[任务要求]
从含有“From the image, does”的那一行起，到含有“How far from the camera”的那一行止（两端都算），把这些行重新写出，其中的“camera”一律换成“viewer”，其余不变。只写这些行。

[所给数据]

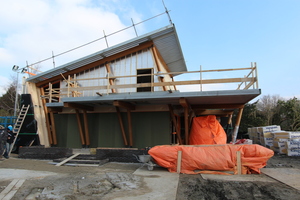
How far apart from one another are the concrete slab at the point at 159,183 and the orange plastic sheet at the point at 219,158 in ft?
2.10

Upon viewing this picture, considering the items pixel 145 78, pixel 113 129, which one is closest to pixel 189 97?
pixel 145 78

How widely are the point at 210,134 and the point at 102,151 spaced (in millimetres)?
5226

---

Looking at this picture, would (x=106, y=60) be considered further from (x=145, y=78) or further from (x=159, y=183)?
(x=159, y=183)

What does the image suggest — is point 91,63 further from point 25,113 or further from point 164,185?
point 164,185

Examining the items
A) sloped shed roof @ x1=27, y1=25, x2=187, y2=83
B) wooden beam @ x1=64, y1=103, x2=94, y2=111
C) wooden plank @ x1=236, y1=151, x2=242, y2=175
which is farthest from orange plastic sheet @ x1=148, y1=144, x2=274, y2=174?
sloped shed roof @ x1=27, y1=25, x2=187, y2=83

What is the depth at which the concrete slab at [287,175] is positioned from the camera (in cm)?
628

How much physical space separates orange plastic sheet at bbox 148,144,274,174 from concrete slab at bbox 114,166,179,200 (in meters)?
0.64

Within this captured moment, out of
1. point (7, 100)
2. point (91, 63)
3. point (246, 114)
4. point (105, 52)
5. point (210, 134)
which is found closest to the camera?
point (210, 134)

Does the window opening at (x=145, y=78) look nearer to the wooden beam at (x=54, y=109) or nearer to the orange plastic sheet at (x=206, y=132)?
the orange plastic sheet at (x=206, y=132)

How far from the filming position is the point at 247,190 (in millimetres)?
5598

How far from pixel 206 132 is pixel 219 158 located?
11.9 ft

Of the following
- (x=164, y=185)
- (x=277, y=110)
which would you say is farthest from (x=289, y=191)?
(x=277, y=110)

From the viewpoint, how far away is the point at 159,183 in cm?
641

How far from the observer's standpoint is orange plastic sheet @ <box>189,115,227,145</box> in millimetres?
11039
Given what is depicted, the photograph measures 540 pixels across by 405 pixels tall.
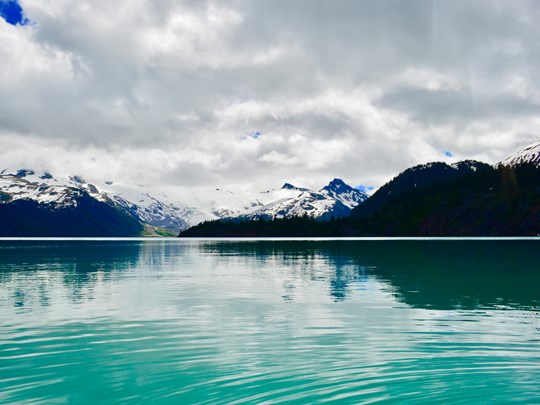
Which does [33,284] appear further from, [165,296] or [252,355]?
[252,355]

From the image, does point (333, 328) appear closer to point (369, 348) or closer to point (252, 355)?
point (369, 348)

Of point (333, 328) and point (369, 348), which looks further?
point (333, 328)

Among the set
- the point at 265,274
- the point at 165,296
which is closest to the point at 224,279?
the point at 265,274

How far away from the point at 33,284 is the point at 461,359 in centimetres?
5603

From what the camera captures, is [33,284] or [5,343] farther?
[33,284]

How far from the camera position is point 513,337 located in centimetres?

[完成结果]
From the image, does point (333, 328) appear closer to point (369, 348) or closer to point (252, 355)?
point (369, 348)

Of point (333, 328) and point (369, 348), which looks further?
point (333, 328)

Among the set
- the point at 265,274
- the point at 165,296
which is closest to the point at 224,279?
the point at 265,274

How far away from the point at 33,284 is the point at 461,359 in centimetres?
5603

From what the viewer captures, is [33,284] or [5,343] farther?
[33,284]

How far from the viewer position is point 513,337 located in centimetres?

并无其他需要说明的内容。